Problem requirements:
Every entry needs to be written out again exactly, with its pictures removed.

Source data:
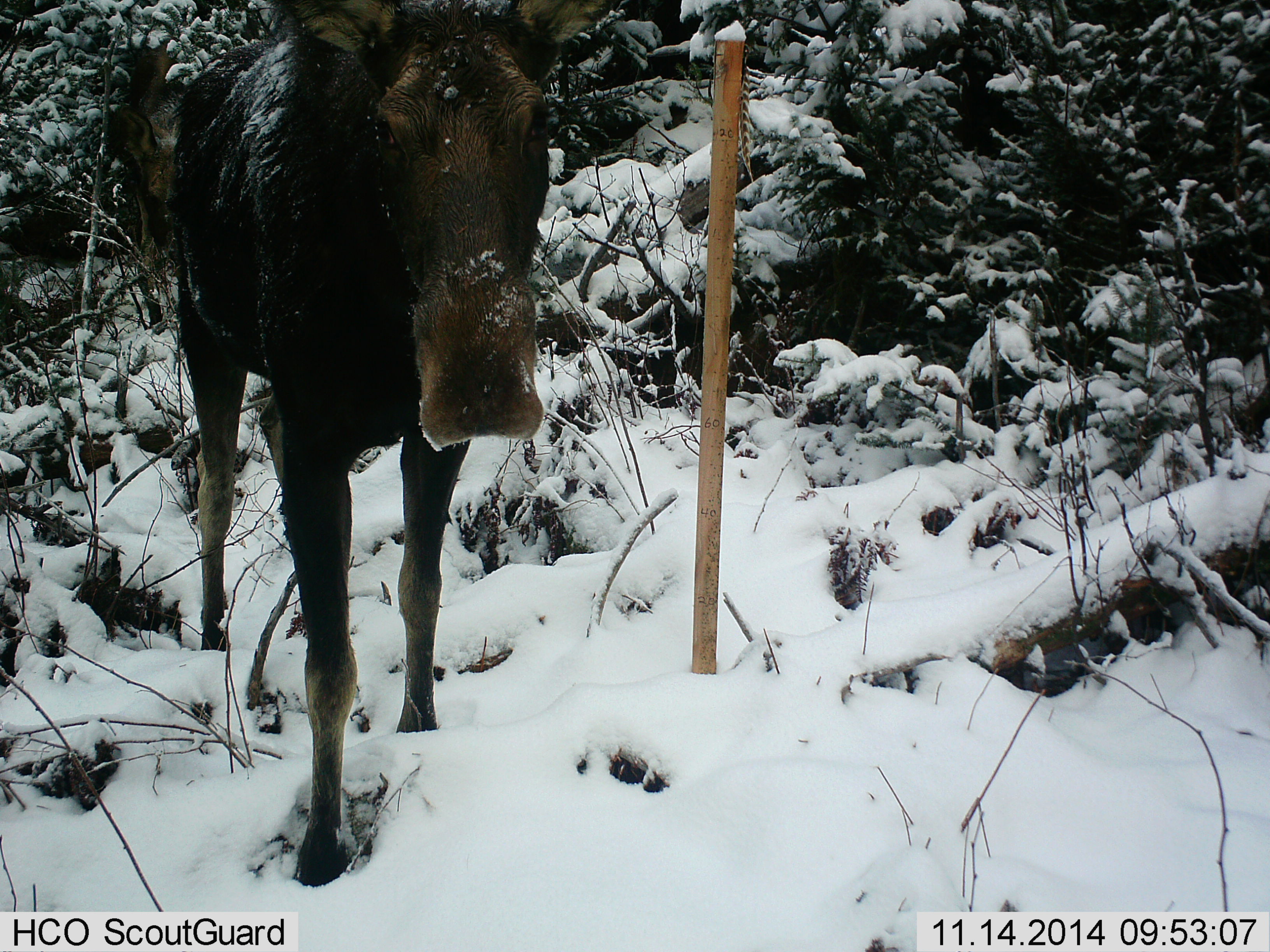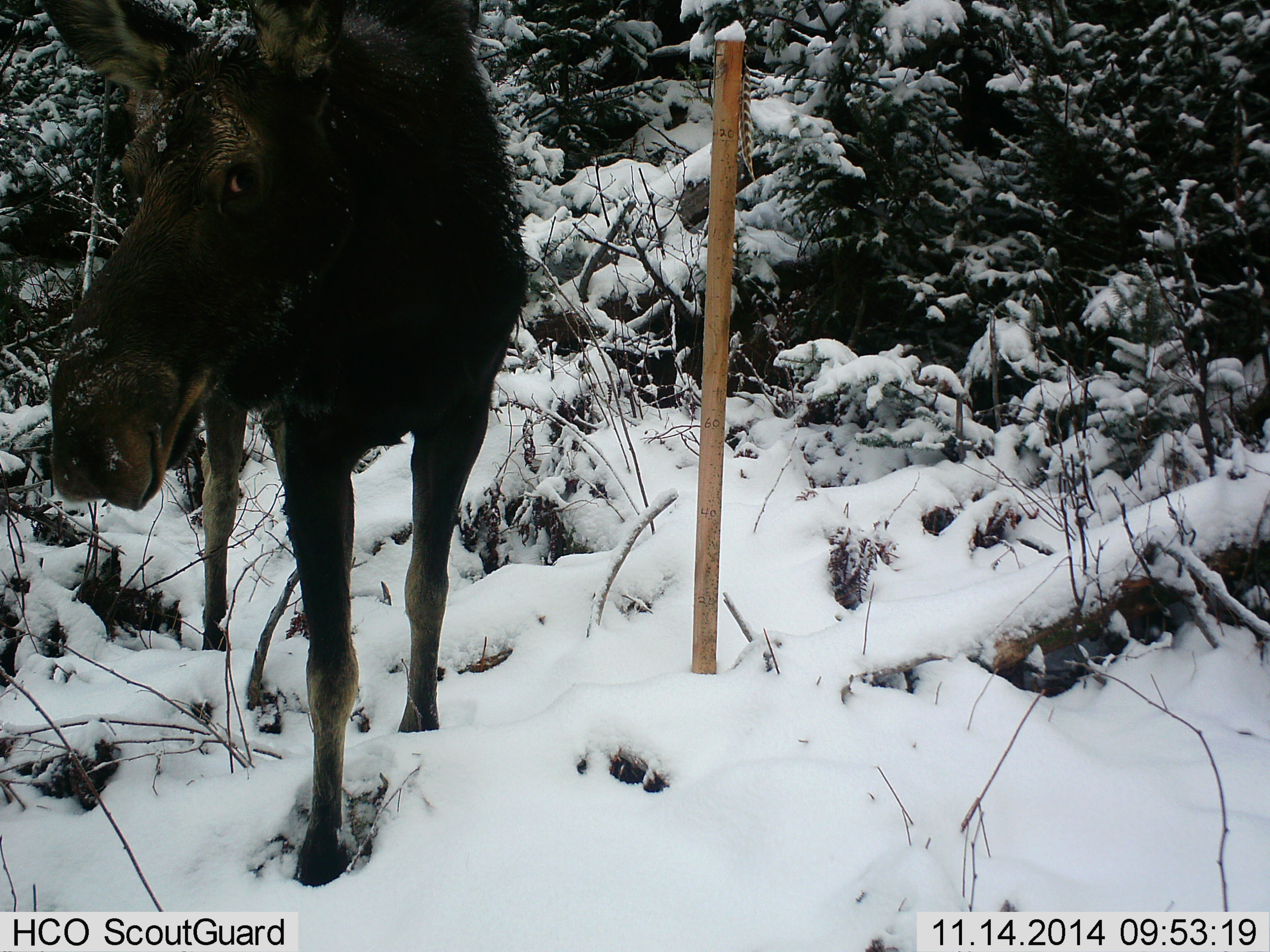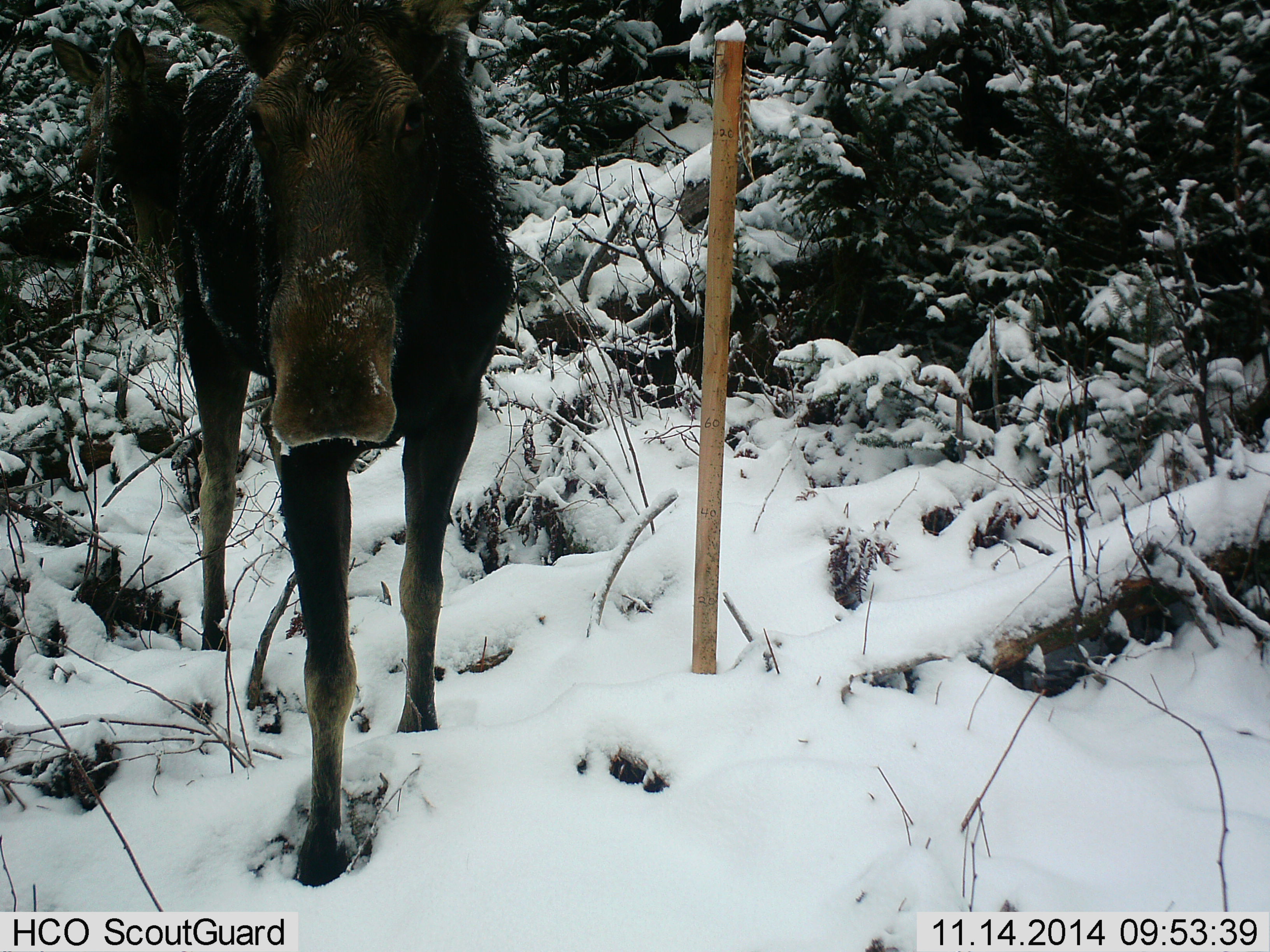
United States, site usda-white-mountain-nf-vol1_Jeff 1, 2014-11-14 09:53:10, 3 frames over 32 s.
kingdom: Animalia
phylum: Chordata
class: Mammalia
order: Artiodactyla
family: Cervidae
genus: Alces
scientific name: Alces alces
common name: moose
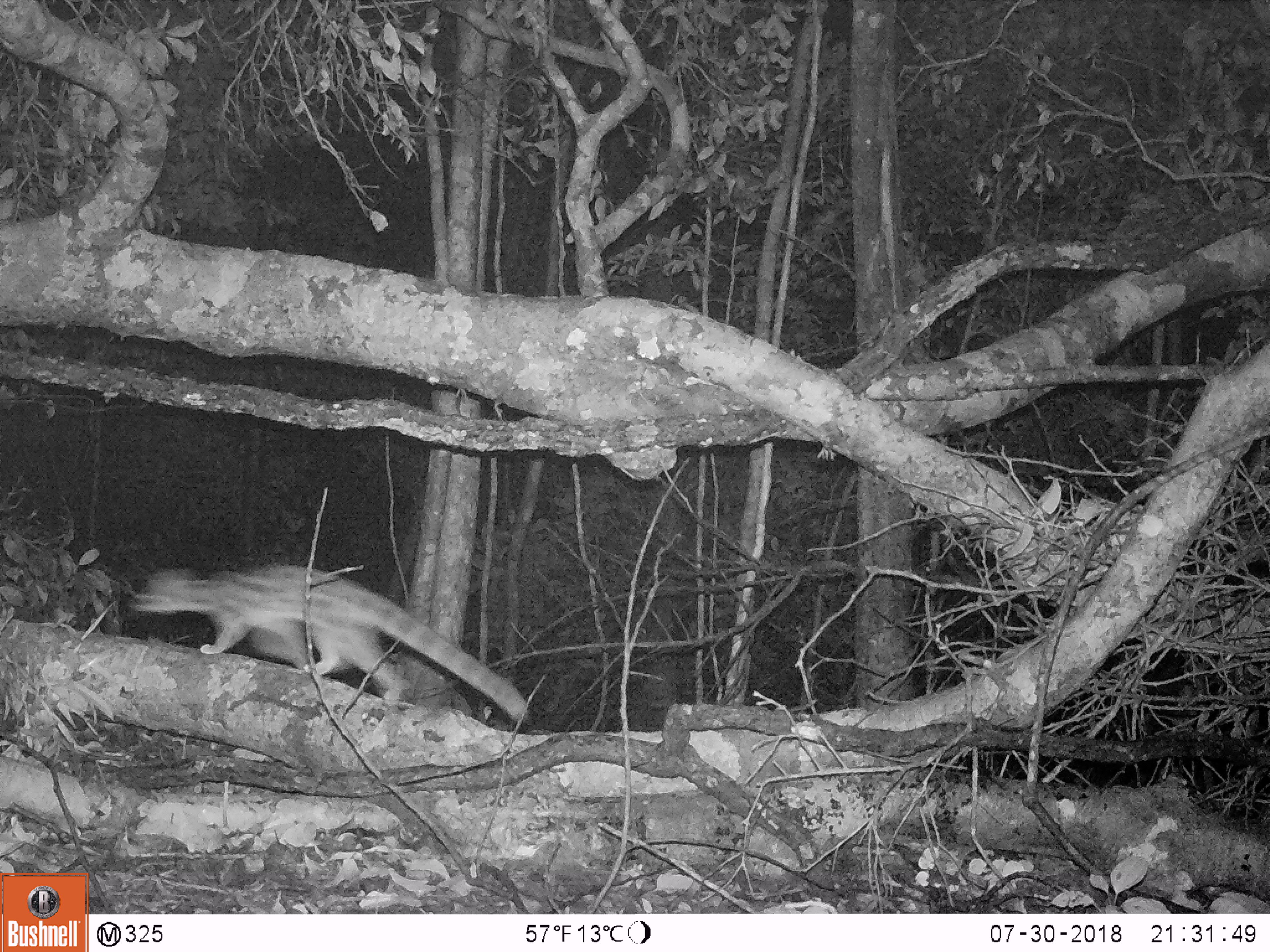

Your solution:
United States, site usda-white-mountain-nf-vol1_Jeff 1, 2014-11-14 09:53:10, 3 frames over 32 s.
kingdom: Animalia
phylum: Chordata
class: Mammalia
order: Artiodactyla
family: Cervidae
genus: Alces
scientific name: Alces alces
common name: moose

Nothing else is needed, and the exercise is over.